━━ DATA EXCERPTS ━━

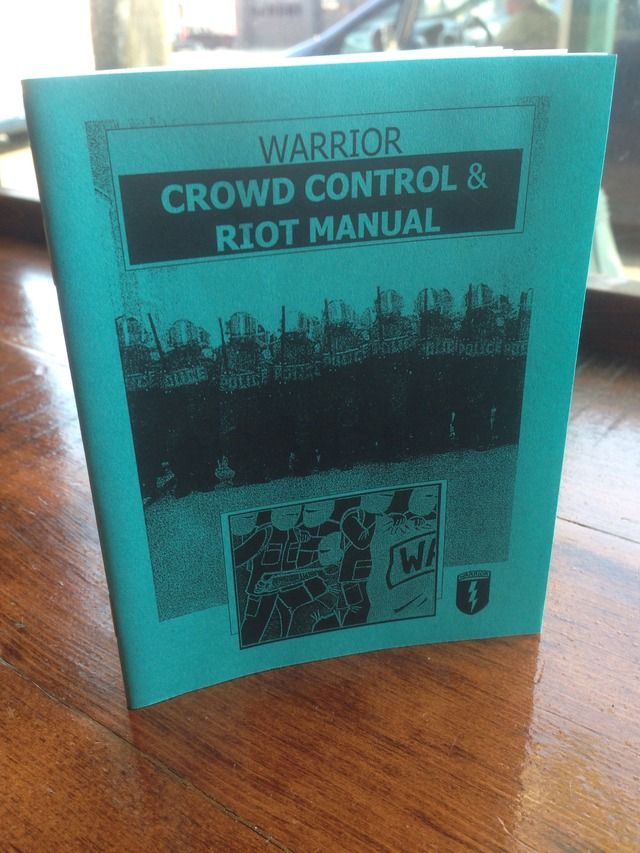 Image for Warrior Crowd Control & Riot Manual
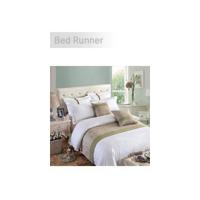 OSVINO Juego de Funda Nórdica Hotel Blanco con Azul 220x240 cm con 2 Fundas de Almohada 50x75 cm Fundas para Edredón Listadas Microfibra Moderna - details 8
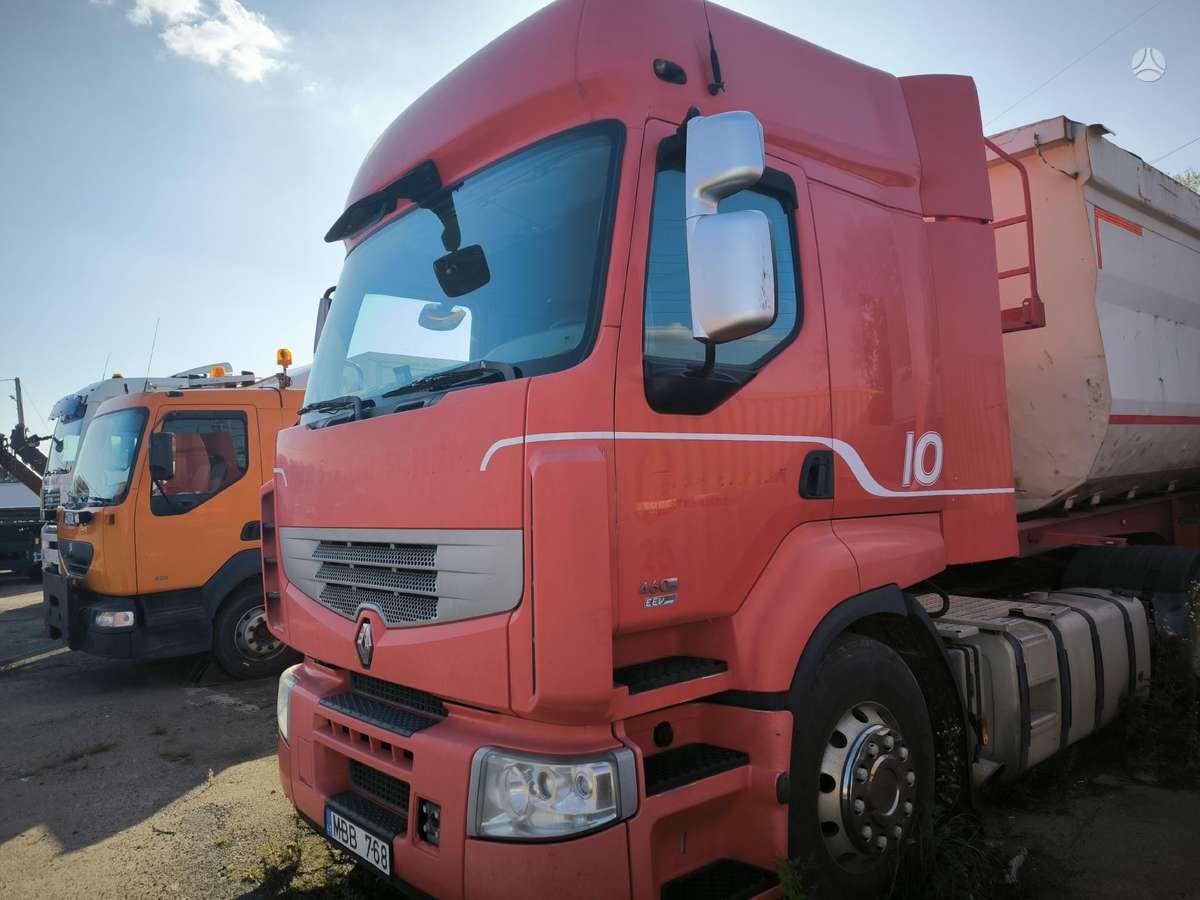 Renault Premium, single sleeper
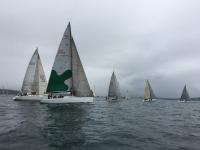 Poco viento en la 2ª tirada del  Costa Vasca-Trofeo Ballena de Oro
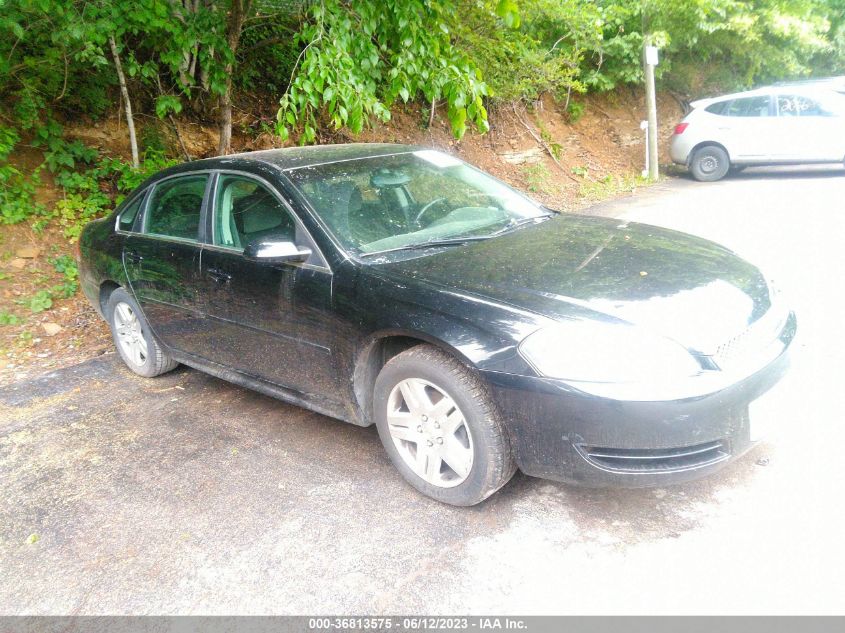 2014 CHEVROLET IMPALA LIMITED LT - 2G1WB5E36E1147349
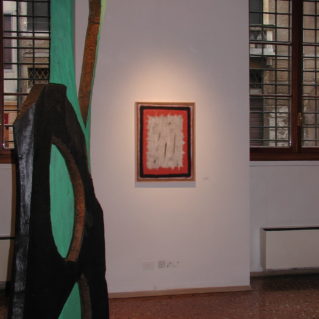 Salvatore Emblema allestimento mostra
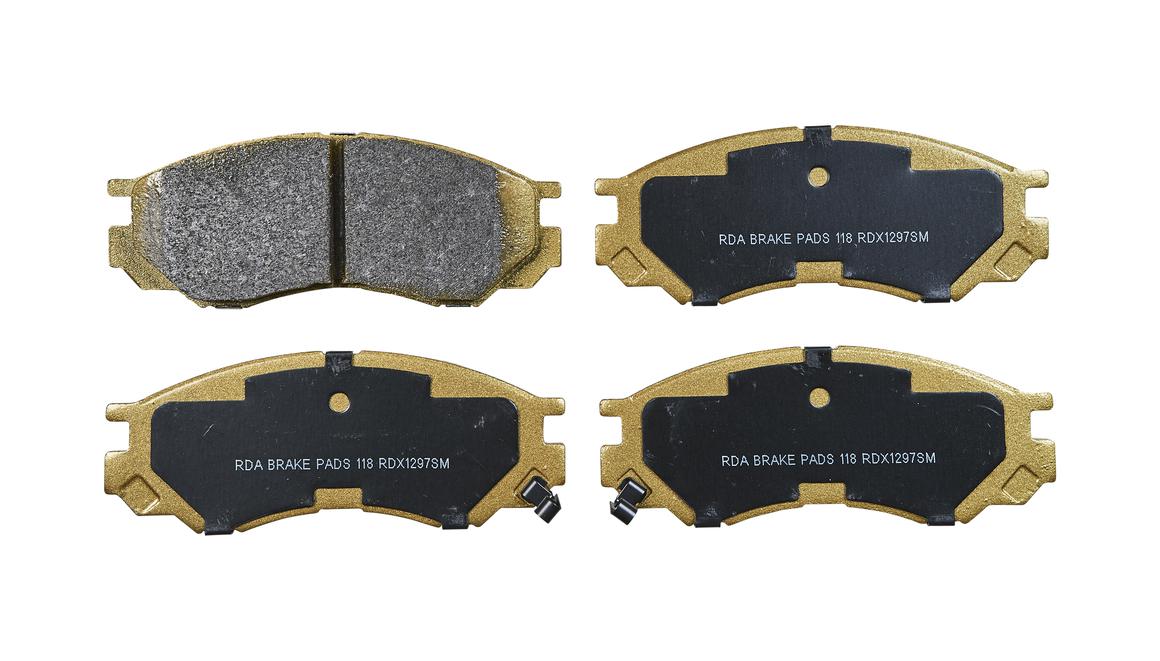 RDA Brakes Extreme Brake Pad Set Front RDX1297SM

━━━

◆ ACTIVITY: Please give the items above as a Markdown table with the columns "No." and "Text," one row per line and blank lines left out. Leave the pictures out of the answer.

◆ SOLUTION:
| No. | Text |
|---|---|
| 1 |  Image for Warrior Crowd Control & Riot Manual |
| 2 |  OSVINO Juego de Funda Nórdica Hotel Blanco con Azul 220x240 cm con 2 Fundas de Almohada 50x75 cm Fundas para Edredón Listadas Microfibra Moderna - details 8 |
| 3 |  Renault Premium, single sleeper |
| 4 |  Poco viento en la 2ª tirada del  Costa Vasca-Trofeo Ballena de Oro |
| 5 |  2014 CHEVROLET IMPALA LIMITED LT - 2G1WB5E36E1147349 |
| 6 |  Salvatore Emblema allestimento mostra |
| 7 |  RDA Brakes Extreme Brake Pad Set Front RDX1297SM |